Dengue viruses, which are members of the Flaviviridae family, are mosquito-borne human pathogens with a worldwide prevalence (12). There are four antigenically distinct serotypes of dengue viruses (28). There is neither an effective antiviral therapy for the treatment of dengue virus infections nor a licensed vaccine for their prevention (12, 27). Infection with any one dengue virus serotype provides lifelong homologous immunity with only transient cross-protection against the remaining three serotypes (19). Sequential infection in areas of hyperendemicity (where multiple serotypes cocirculate) has the potential to trigger life-threatening disease widely believed to be mediated by an antibody-dependent enhancement mechanism (33). This has prompted the view that a dengue vaccine must be tetravalent; that is, it must afford solid and long-lasting protection against all four dengue virus serotypes.
Several laboratories worldwide are exploring multiple approaches towards developing dengue virus vaccines based on live attenuated viruses (1, 21, 36), inactivated viruses (35), infectious clone-derived intertypic (18, 26) and chimeric (5, 13, 14, 43) viruses, antigen-encoding plasmids (23, 24), recombinant proteins expressed in heterologous systems (2, 22, 38, 40), and live vaccinia virus vectors encoding antigen genes (9, 31, 32). However, the major focus is on the live, empirically attenuated (1, 21, 36), and infectious clone-derived ChimeriVax vaccines based on the attenuated YF17D yellow fever vaccine vector (13, 14). Alternative attenuated vector backbones based on dengue type 1 (DEN-1) (29, 45), DEN-2 (18), and DEN-4 (8) viruses are being developed in parallel. All these strategies rely on the creation of monovalent vaccine viruses, which are mixed together to generate tetravalent formulations.
Recent studies in which the tetravalent live attenuated (21) and ChimeriVax (13) vaccines were tested in humans and nonhuman primates, respectively, revealed that the tetravalent formulations elicited an unbalanced immune response, which was predominantly specific to a single serotype. This has been ascribed to viral interference that apparently comes into play when all four vaccine viruses are mixed together and coinjected (21). The observation that the tetravalent ChimeriVax vaccine formulation is also apparently associated with the phenomenon of viral interference (despite all four of its component viruses having identical YF17D backbones, unlike the live attenuated tetravalent vaccine) underscores the difficulties, and more importantly the risk, inherent in the current strategy of creating a tetravalent dengue vaccine. This warrants investigation of other recombinant viral vector systems that may permit the creation of a single tetravalent dengue virus vaccine vector. From such a perspective, the adenovirus (Ad) expression system appears worth investigating, as vectors are available that can accommodate inserts of up to ∼35 kb (16, 44), making it possible to envisage the creation of a single vaccine vector that encodes critical protective antigens of all four dengue virus serotypes to provide complete protection against dengue.

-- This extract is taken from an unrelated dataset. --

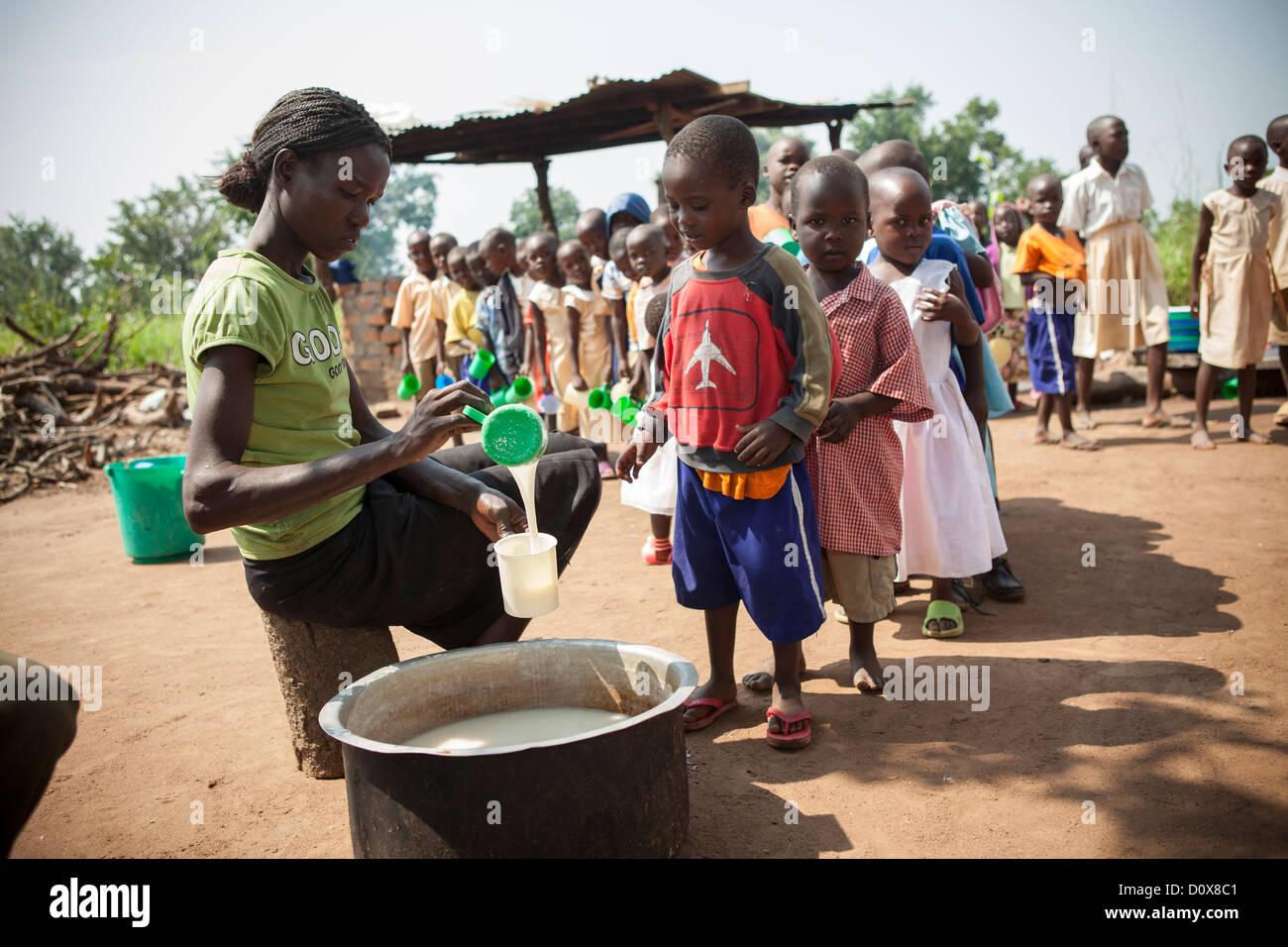 Students receive porridge at break time a school in Amuria, Uganda, East Africa. - Stock Image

Ad vectors offer several important advantages from a vaccine perspective (reviewed in references 34 and 39). They have an exceptional safety record as live viral vaccines (10) and are not particularly pathogenic in humans (17). Two of the most promising recent reports pertaining to nonhuman primate models of the Ebola virus (41) and the human immunodeficiency virus (4, 37) emphasize the potential of Ad-based vaccination strategy. However, one concern regarding Ad vectors for human use is that preexisting immunity to Ad can compromise the efficacy of Ad-based vaccines. Recent work on Ad-based human immunodeficiency virus (4) and Ebola vaccines (46) has suggested that DNA priming followed by vector boosting can effectively overcome the effect of prior Ad immunity. Though poxvirus vectors can accommodate very large inserts, a comparison of attenuated poxvirus vectors such as NYVAC (11) and MVA (4, 37) with replication-defective Ad vectors have shown the latter to be safer and more efficacious for vaccine applications, particularly with reference to the primer-booster injection strategy.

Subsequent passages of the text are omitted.